→ Problem 1
In the forum thread on software testing below, what name does bdjsiqoocwk give to testing done without understanding its point?
→ Problem 2
Reproduce the testing thread below word for word, everything from "- test that" down to "to call it).".

→ Extract
> Failing tests indicate the presence of bugs, but passing tests do not promise ...

yxhuvud · on July 1, 2024

Or even worse, tests that test implementation details that doesn't matter for the actual outcome.

hyfgfh · on July 1, 2024

If I had a dollar for each frontend test that actually don't actually test anything I would be able to retire by now!

orwin · on July 1, 2024

Tests that don't test anything come in at least two categories for me:

- test that were useless, are still useless and will always be useless

- tests that are currently useless but were used in the "wtf should i write" phase of coding (templating/TDD/ whatever you want to call it).

I'm partial towards the seconds, and i like when they're not removed, because often you understand how the API/algorithm was coded thanks to them (and its often unit tests). But ideally, both should be out of a codebase.

bdjsiqoocwk · on July 1, 2024

Cargo cult testing. Some people don't understand the point of testing so they just go thru the motions and end up with something that makes no sense.

throwawaysleep · on July 1, 2024

Only needs to be management that misunderstands.

→ Entries
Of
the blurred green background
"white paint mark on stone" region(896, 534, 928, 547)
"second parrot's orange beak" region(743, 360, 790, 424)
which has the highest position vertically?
---
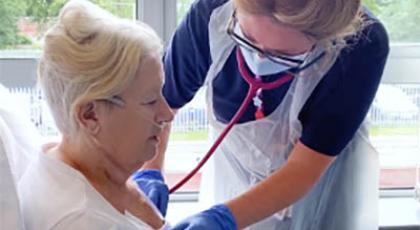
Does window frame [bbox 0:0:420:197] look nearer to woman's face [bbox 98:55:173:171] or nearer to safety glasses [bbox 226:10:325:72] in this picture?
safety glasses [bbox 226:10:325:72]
--
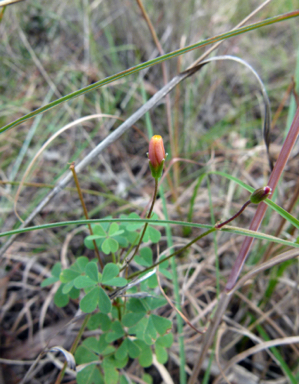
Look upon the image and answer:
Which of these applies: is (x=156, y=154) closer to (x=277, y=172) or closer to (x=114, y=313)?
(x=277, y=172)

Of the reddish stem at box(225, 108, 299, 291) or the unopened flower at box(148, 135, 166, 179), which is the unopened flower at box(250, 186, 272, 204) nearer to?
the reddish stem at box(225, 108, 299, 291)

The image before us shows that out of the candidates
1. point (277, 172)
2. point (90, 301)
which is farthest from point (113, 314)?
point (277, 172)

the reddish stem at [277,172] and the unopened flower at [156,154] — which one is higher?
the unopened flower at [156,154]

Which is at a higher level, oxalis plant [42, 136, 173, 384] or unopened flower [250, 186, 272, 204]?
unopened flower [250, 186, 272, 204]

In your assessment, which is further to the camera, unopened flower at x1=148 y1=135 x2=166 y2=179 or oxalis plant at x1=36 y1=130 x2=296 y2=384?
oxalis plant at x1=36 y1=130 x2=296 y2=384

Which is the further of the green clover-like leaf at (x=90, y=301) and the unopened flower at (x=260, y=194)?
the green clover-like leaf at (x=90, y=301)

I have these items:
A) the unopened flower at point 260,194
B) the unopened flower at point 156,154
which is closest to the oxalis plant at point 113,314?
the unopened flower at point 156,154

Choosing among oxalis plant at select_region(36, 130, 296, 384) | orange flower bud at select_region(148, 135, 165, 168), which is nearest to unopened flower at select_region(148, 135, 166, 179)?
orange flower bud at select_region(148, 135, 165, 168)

→ Task result 1
Cargo cult testing.

→ Task result 2
- test that were useless, are still useless and will always be useless

- tests that are currently useless but were used in the "wtf should i write" phase of coding (templating/TDD/ whatever you want to call it).